Written exercise
Return only these lines: the one that contains "Considering what this" and every line after it through the end of the listing, exactly, without pictures.

** Begin **

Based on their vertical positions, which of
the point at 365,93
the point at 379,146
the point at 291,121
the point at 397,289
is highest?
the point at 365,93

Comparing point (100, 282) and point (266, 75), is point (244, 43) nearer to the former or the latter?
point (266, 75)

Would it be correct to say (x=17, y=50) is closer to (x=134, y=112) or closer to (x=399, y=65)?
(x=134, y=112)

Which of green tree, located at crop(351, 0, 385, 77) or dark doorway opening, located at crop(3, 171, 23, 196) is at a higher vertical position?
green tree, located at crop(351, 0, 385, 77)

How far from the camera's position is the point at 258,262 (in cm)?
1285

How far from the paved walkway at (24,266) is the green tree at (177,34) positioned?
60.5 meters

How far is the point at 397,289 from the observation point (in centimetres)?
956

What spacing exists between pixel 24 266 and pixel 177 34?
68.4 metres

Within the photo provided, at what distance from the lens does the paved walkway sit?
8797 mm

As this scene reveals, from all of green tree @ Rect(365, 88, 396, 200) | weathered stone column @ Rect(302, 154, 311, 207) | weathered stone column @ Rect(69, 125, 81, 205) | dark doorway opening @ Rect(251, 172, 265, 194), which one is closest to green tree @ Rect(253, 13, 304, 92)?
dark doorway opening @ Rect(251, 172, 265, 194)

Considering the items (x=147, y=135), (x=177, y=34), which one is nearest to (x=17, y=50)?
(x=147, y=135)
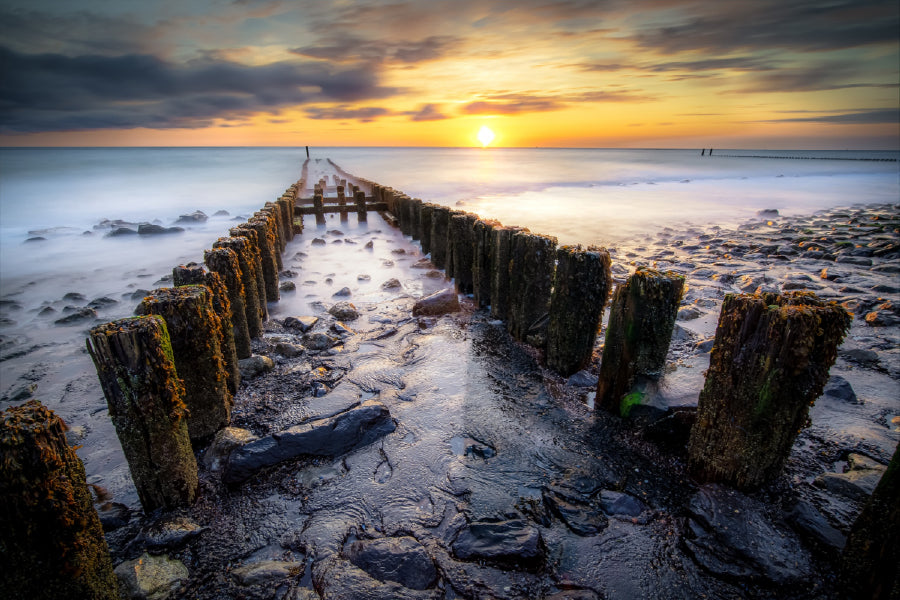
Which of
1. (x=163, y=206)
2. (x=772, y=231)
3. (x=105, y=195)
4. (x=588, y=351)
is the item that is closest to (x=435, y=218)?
(x=588, y=351)

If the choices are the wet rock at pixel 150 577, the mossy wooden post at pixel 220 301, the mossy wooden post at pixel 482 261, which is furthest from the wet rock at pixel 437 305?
the wet rock at pixel 150 577

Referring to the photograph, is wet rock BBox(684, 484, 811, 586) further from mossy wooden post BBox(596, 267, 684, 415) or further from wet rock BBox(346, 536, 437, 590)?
wet rock BBox(346, 536, 437, 590)

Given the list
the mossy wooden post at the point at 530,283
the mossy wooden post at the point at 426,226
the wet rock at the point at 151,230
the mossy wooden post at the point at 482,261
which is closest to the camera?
the mossy wooden post at the point at 530,283

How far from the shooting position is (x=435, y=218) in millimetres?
7469

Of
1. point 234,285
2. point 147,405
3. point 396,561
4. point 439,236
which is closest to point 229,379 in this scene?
point 234,285

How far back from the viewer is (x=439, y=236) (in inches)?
297

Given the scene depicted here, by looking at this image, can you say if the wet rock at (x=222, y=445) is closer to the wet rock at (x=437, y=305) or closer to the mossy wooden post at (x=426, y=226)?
the wet rock at (x=437, y=305)

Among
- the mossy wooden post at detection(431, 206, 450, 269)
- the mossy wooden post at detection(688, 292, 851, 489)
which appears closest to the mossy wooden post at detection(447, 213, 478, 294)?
the mossy wooden post at detection(431, 206, 450, 269)

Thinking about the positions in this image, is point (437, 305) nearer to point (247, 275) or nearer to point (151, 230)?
point (247, 275)

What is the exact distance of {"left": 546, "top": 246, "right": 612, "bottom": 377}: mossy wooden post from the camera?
335 centimetres

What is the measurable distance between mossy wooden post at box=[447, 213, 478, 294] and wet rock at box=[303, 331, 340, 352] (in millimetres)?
2088

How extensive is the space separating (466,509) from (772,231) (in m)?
13.9

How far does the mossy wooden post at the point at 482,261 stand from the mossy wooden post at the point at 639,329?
6.99ft

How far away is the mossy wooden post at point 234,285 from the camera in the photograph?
376 centimetres
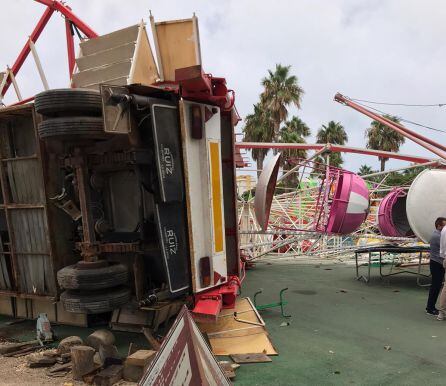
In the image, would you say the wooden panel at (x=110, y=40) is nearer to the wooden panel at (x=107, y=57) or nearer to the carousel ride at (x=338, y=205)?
the wooden panel at (x=107, y=57)

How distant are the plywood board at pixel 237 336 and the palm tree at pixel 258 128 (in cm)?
2521

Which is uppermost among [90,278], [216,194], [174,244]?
[216,194]

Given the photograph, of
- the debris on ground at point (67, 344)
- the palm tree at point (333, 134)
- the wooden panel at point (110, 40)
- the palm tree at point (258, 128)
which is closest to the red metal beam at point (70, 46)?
the wooden panel at point (110, 40)

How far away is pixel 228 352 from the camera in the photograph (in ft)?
17.2

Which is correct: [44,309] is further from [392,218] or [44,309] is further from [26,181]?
[392,218]

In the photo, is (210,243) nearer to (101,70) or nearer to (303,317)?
(303,317)

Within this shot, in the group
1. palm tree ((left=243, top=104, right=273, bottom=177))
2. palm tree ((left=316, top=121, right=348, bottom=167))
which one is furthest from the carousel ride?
palm tree ((left=316, top=121, right=348, bottom=167))

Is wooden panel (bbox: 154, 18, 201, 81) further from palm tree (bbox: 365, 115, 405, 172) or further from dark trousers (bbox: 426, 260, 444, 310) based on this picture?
palm tree (bbox: 365, 115, 405, 172)

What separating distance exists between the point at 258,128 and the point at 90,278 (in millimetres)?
27775

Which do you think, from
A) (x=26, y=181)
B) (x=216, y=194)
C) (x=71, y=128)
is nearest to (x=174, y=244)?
(x=216, y=194)

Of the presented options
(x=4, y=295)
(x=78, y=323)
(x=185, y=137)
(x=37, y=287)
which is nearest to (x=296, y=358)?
(x=185, y=137)

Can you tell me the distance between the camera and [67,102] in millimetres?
4723

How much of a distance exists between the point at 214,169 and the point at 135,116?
1216 millimetres

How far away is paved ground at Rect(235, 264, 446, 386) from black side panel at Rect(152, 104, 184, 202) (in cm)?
218
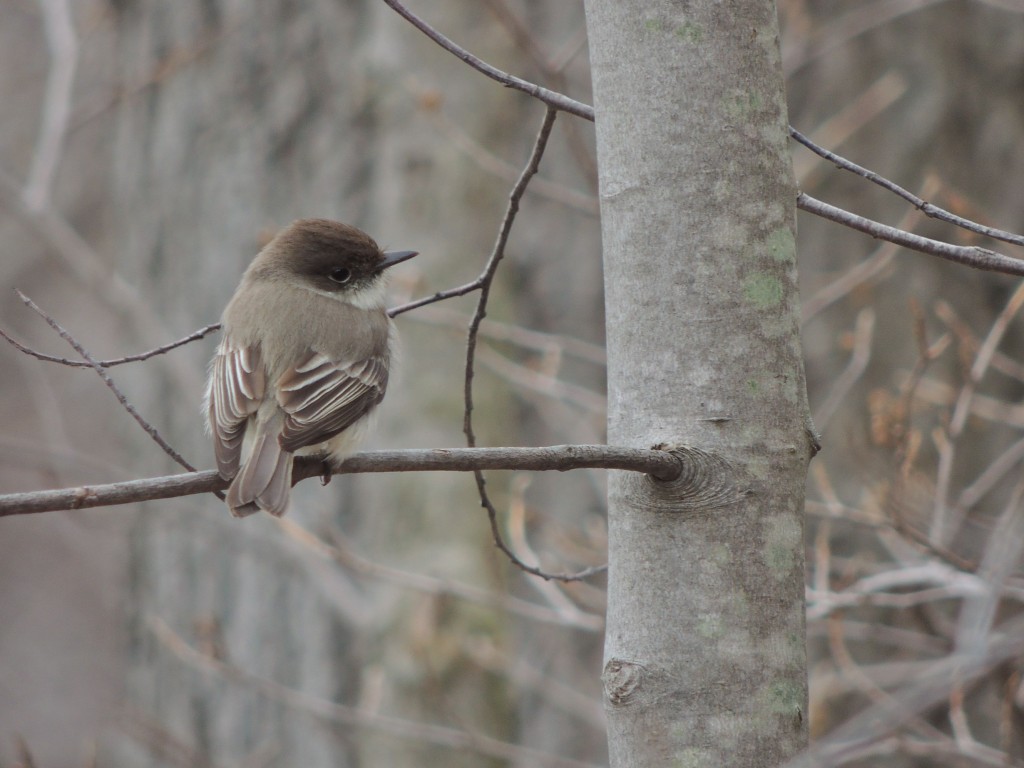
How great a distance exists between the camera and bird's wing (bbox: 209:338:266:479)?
10.2 feet

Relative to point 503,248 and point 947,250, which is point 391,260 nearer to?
point 503,248

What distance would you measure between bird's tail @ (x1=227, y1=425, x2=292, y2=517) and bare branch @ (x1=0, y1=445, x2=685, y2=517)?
0.66 m

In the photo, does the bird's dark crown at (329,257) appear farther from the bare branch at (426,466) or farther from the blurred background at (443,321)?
the bare branch at (426,466)

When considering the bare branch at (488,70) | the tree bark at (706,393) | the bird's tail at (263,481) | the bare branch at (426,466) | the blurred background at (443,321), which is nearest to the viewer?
the bare branch at (426,466)

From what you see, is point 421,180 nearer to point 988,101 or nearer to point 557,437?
point 557,437

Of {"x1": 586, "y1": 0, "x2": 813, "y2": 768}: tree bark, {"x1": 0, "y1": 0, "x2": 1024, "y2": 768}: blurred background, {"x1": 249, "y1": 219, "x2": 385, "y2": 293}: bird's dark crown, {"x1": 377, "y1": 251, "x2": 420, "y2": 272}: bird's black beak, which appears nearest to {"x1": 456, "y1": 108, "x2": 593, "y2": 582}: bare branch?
{"x1": 586, "y1": 0, "x2": 813, "y2": 768}: tree bark

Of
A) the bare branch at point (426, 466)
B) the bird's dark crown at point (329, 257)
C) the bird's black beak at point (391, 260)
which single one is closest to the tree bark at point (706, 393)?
the bare branch at point (426, 466)

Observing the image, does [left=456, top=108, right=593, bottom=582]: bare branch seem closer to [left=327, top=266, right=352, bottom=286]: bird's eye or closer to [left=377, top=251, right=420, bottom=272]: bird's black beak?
[left=377, top=251, right=420, bottom=272]: bird's black beak

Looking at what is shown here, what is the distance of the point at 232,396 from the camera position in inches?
135

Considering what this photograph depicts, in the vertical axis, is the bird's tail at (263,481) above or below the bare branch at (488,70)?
below

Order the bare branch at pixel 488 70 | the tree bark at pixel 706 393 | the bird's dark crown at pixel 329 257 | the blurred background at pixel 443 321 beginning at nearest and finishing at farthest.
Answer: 1. the tree bark at pixel 706 393
2. the bare branch at pixel 488 70
3. the bird's dark crown at pixel 329 257
4. the blurred background at pixel 443 321

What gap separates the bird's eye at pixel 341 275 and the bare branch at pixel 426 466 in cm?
212

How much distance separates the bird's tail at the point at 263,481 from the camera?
2758mm

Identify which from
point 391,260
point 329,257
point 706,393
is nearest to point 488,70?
point 706,393
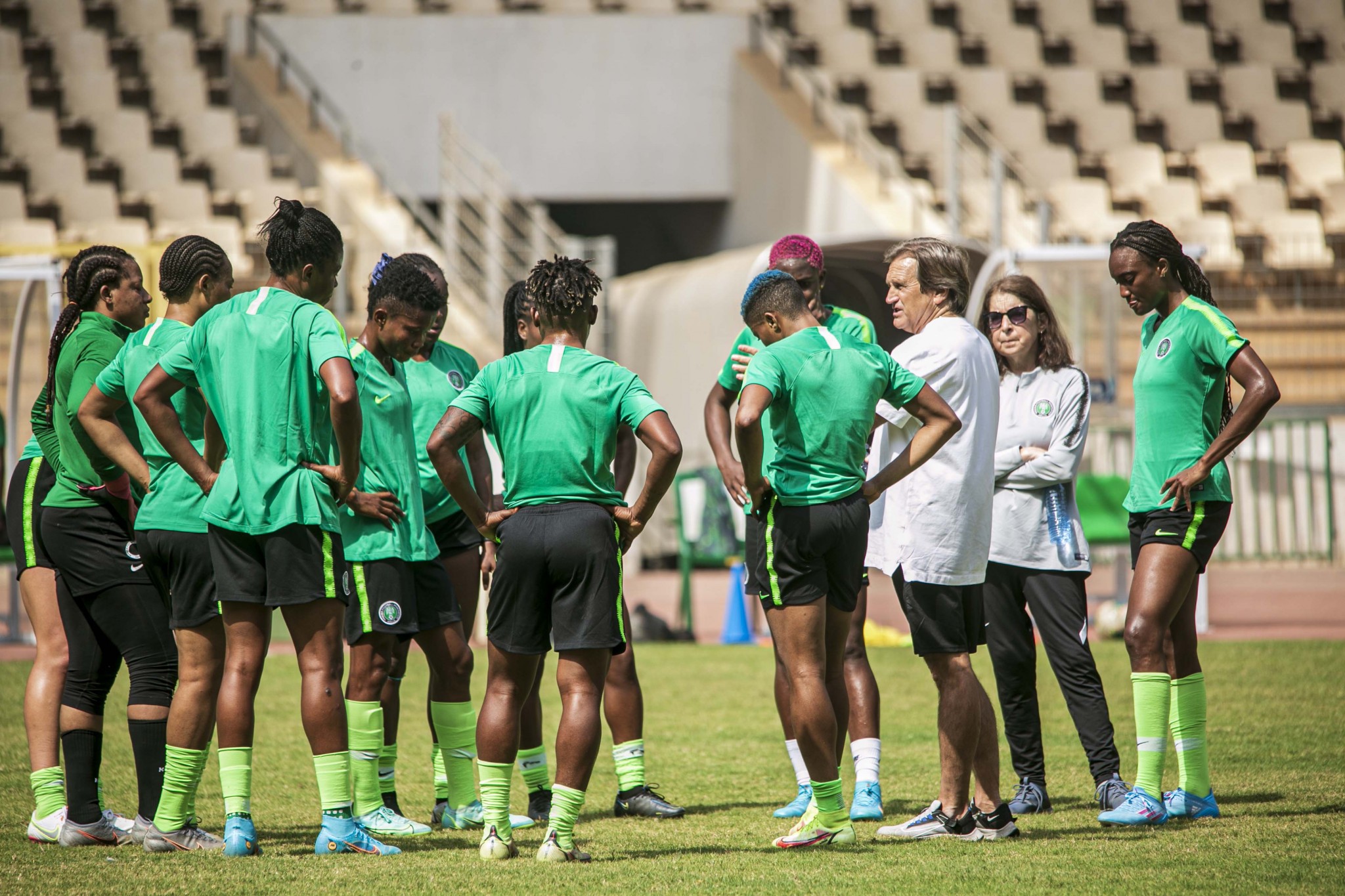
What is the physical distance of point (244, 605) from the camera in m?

** End **

Written answer
Considering what this photograph depicts, in the vertical axis, is the bird's tail at (263,481) above or below the bare branch at (488,70)?
below

Order the bare branch at pixel 488 70 | the tree bark at pixel 706 393 | the bird's dark crown at pixel 329 257 | the blurred background at pixel 443 321 beginning at nearest and finishing at farthest.
Answer: 1. the tree bark at pixel 706 393
2. the bare branch at pixel 488 70
3. the bird's dark crown at pixel 329 257
4. the blurred background at pixel 443 321

What gap separates the bird's eye at pixel 341 275 and the bare branch at pixel 426 466 in cm?
212

How much distance separates the bird's tail at the point at 263,481 from the camera?
2758mm

Identify which from
point 391,260
point 329,257
point 706,393
is nearest to point 488,70?
point 706,393
What is the physical distance of point (244, 605) from the camera in m?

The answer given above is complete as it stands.